Re: [PATCH v5 net 1/3] rcu: add a helper to report consolidated flavor QS

From: Sebastian Andrzej Siewior
Date: Fri Apr 05 2024 - 09:50:06 EST


On 2024-03-22 21:02:02 [-0500], Yan Zhai wrote:
> On Fri, Mar 22, 2024 at 4:31 PM Paul E. McKenney <paulmck@xxxxxxxxxx> wrote:
> >
> > On Fri, Mar 22, 2024 at 12:24:13PM +0100, Sebastian Andrzej Siewior wrote:
> > > On 2024-03-19 13:44:34 [-0700], Yan Zhai wrote:
> > > > + * The macro is not needed when CONFIG_PREEMPT_RT is defined. RT kernels would
> > > > + * have more chance to invoke schedule() calls and provide necessary quiescent
> > > > + * states. As a contrast, calling cond_resched() only won't achieve the same
> > > > + * effect because cond_resched() does not provide RCU-Tasks quiescent states.
> > > > + */
> > >
> > > Paul, so CONFIG_PREEMPTION is affected but CONFIG_PREEMPT_RT is not.
> > > Why does RT have more scheduling points?
> >
> > In RT, isn't BH-disabled code preemptible? But yes, this would not help
> > RCU Tasks.
Yes, it is but why does it matter? This is used in the NAPI thread which
fully preemptible and does cond_resched(). This should be enough.
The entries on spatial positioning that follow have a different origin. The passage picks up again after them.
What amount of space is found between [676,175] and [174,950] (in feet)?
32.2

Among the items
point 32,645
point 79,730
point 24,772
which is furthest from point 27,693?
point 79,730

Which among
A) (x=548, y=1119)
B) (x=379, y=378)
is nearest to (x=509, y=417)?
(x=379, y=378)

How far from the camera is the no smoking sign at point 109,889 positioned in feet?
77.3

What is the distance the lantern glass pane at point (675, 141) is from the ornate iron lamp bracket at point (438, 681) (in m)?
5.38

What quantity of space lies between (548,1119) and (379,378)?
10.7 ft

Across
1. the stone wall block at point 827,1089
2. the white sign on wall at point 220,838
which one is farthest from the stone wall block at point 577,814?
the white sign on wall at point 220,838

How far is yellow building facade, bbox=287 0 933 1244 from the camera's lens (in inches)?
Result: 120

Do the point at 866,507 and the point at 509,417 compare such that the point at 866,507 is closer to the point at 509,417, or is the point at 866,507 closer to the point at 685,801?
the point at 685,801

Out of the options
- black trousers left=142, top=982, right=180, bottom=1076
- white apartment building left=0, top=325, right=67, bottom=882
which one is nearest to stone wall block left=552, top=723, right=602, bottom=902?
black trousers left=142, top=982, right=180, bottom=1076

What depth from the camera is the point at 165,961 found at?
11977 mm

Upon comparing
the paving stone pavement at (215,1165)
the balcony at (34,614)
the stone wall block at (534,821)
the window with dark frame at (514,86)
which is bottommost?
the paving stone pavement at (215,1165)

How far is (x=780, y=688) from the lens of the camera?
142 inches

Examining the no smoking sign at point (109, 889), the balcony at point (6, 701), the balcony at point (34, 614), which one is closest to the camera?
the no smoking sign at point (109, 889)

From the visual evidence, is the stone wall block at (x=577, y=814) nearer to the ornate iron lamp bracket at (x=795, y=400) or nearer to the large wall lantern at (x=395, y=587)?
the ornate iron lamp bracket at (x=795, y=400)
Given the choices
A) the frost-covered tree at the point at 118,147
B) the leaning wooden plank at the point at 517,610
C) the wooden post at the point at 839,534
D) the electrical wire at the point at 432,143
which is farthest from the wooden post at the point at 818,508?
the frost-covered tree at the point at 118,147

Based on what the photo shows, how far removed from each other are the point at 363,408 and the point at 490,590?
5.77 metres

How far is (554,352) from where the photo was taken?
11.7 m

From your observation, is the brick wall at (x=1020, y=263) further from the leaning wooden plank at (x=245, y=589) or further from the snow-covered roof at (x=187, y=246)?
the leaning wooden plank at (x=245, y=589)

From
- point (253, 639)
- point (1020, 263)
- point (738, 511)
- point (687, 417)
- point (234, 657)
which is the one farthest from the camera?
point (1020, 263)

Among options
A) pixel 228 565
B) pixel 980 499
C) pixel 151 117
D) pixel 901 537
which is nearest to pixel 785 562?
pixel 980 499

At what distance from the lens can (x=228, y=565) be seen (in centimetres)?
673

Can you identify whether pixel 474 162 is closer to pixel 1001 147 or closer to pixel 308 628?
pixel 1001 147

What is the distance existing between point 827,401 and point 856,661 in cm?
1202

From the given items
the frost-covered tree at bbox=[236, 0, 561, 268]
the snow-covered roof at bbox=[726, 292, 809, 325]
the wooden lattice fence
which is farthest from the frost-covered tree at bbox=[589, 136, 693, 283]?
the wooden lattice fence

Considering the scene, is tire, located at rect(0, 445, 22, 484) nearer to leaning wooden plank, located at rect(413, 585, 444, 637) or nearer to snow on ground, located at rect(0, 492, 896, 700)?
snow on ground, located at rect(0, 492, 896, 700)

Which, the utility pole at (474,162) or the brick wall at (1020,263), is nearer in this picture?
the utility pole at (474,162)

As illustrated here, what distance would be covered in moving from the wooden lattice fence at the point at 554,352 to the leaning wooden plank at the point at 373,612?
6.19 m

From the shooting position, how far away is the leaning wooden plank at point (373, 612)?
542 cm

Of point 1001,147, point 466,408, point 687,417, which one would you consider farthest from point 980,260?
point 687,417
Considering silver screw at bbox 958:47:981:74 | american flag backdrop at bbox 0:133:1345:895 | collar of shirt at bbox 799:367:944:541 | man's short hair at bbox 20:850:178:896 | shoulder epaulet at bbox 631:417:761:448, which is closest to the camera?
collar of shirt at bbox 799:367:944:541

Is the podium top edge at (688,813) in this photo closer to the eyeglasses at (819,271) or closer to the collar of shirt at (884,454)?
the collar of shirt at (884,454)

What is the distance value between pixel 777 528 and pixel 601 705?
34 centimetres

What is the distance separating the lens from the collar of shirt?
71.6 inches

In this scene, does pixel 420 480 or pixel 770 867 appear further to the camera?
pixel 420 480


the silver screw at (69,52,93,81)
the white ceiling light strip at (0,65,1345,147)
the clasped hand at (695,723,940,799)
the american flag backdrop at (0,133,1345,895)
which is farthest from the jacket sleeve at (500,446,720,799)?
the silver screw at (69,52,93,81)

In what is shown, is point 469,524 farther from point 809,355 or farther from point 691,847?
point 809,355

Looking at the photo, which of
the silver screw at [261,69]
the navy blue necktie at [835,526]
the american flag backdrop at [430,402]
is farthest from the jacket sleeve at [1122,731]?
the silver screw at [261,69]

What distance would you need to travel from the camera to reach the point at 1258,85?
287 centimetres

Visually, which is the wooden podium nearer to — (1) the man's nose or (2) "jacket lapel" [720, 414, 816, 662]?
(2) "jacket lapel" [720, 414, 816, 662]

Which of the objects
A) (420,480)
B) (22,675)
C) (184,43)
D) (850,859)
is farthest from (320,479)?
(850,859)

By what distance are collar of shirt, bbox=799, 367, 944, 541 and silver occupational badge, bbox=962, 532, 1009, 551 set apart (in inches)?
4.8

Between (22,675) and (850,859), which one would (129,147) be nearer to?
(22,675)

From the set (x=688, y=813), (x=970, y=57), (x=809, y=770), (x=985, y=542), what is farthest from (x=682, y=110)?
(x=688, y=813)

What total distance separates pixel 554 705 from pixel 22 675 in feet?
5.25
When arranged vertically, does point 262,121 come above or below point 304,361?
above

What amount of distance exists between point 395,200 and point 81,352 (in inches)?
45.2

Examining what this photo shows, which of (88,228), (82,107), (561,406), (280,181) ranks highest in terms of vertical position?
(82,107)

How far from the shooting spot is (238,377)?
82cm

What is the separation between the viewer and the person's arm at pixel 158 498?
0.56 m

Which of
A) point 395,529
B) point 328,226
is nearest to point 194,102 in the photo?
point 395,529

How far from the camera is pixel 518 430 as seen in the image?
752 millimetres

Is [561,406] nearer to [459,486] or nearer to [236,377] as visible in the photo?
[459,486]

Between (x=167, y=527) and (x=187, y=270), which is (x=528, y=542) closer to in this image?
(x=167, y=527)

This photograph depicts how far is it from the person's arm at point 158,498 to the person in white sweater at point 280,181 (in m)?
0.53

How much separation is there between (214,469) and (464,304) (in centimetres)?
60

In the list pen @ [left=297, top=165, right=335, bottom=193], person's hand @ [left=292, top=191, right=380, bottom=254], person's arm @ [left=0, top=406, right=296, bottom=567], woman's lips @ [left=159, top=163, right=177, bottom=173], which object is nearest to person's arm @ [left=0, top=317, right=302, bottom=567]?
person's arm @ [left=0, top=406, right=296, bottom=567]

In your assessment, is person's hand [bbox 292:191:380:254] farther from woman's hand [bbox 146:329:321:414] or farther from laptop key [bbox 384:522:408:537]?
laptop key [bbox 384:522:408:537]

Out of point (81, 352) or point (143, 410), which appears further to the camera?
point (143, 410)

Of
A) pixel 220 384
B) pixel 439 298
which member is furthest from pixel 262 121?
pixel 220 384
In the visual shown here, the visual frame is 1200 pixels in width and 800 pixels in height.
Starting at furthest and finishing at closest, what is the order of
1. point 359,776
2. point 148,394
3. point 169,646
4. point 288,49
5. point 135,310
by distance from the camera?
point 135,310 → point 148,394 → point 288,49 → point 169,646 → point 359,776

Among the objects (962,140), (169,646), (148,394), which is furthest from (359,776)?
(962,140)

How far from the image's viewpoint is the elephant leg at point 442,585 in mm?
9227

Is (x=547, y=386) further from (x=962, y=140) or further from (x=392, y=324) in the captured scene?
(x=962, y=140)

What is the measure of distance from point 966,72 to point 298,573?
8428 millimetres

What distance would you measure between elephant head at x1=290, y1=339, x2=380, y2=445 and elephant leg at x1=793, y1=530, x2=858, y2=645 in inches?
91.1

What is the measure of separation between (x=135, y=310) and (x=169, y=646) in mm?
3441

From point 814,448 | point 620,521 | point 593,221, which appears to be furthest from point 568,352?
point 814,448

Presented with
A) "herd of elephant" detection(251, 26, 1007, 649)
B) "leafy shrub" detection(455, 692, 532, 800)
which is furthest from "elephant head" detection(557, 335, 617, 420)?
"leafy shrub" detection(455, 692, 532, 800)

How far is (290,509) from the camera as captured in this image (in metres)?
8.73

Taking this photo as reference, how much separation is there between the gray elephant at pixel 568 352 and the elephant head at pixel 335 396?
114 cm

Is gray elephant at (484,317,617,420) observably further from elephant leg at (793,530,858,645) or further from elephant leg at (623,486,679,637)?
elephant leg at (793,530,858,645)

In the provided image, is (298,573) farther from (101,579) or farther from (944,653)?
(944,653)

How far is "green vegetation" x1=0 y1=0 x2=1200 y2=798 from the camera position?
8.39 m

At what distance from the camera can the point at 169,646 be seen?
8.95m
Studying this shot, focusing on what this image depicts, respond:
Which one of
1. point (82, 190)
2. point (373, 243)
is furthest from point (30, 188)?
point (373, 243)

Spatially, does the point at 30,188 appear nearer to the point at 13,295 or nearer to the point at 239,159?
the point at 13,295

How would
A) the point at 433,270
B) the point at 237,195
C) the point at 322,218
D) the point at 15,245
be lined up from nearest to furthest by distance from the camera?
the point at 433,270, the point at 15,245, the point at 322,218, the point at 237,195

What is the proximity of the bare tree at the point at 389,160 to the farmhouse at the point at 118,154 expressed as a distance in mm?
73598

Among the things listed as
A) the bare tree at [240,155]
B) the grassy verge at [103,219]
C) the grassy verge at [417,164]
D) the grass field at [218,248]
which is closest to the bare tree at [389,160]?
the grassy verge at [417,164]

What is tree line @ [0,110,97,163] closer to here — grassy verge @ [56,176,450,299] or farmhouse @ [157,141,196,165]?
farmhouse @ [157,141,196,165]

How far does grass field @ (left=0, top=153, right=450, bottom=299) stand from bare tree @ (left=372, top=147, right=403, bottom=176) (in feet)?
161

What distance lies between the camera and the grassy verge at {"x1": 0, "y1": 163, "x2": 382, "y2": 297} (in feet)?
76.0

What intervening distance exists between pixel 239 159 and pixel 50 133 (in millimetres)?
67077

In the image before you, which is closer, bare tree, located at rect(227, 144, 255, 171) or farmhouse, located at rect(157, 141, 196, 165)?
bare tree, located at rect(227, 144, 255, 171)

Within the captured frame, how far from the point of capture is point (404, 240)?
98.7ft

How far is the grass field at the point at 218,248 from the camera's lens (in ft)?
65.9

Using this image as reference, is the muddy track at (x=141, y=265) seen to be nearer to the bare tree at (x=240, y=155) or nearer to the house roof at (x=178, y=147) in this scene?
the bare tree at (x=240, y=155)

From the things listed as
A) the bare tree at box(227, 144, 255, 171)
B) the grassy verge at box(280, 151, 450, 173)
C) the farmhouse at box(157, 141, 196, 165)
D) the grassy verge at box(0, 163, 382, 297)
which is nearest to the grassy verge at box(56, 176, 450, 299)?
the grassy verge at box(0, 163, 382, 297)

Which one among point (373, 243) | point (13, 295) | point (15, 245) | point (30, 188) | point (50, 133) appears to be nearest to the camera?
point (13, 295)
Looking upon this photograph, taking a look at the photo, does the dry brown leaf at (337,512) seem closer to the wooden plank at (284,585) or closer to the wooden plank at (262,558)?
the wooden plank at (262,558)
> By "more chance to invoke schedule()", my thought was that
> cond_resched becomes no op on RT or PREEMPT kernel. So it will not
> call __schedule(SM_PEREEMPT), which clears the NEED_RESCHED flag. On a
It will nop cond_resched(), correct. However once something sends
NEED_RESCHED then the receiver of this flag will __schedule(SM_PEREEMPT)
as soon as possible. That is either because the scheduler sends an IPI
and the CPU will do it in the irq-exit path _or_ the thread does
preempt_enable() (which includes local_bh_enable()) and the counter hits
zero at which point the same context switch happens.

Therefore I don't see a difference between CONFIG_PREEMPT and
CONFIG_PREEMPT_RT.

> normal irq exit like timer, when NEED_RESCHED is on,
> schedule()/__schedule(0) can be called time by time then.

This I can not parse. __schedule(0) means the task gives up on its own
and goes to sleep. This does not happen for the NAPI-thread loop,
kworker loop or any other loop that consumes one work item after the
other and relies on cond_resched() in between.

> __schedule(0) is good for RCU tasks, __schedule(SM_PREEMPT) is not.
Okay and that is why? This means you expect that every thread gives up
on its own which may take some time depending on the workload. This
should not matter.

If I see this right, the only difference is rcu_tasks_classic_qs() and I
didn't figure out yet what it does.

> But I think this code comment does not take into account frequent
> preempt_schedule and irqentry_exit_cond_resched on a PREEMPT kernel.
> When returning to these busy kthreads, irqentry_exit_cond_resched is
> in fact called now, not schedule(). So likely __schedule(PREEMPT) is
> still called frequently, or even more frequently. So the code comment
> looks incorrect on the RT argument part. We probably should remove the
> "IS_ENABLED" condition really. Paul and Sebastian, does this sound
> reasonable to you?

Can you walk me through it? Why is it so important for a task to give up
voluntary? There is something wrong here with how RCU tasks works.
We want to get rid of the sprinkled cond_resched(). This looks like a
another variant of it that might be required in places with no
explanation except it takes too long.

> Yan

Sebastian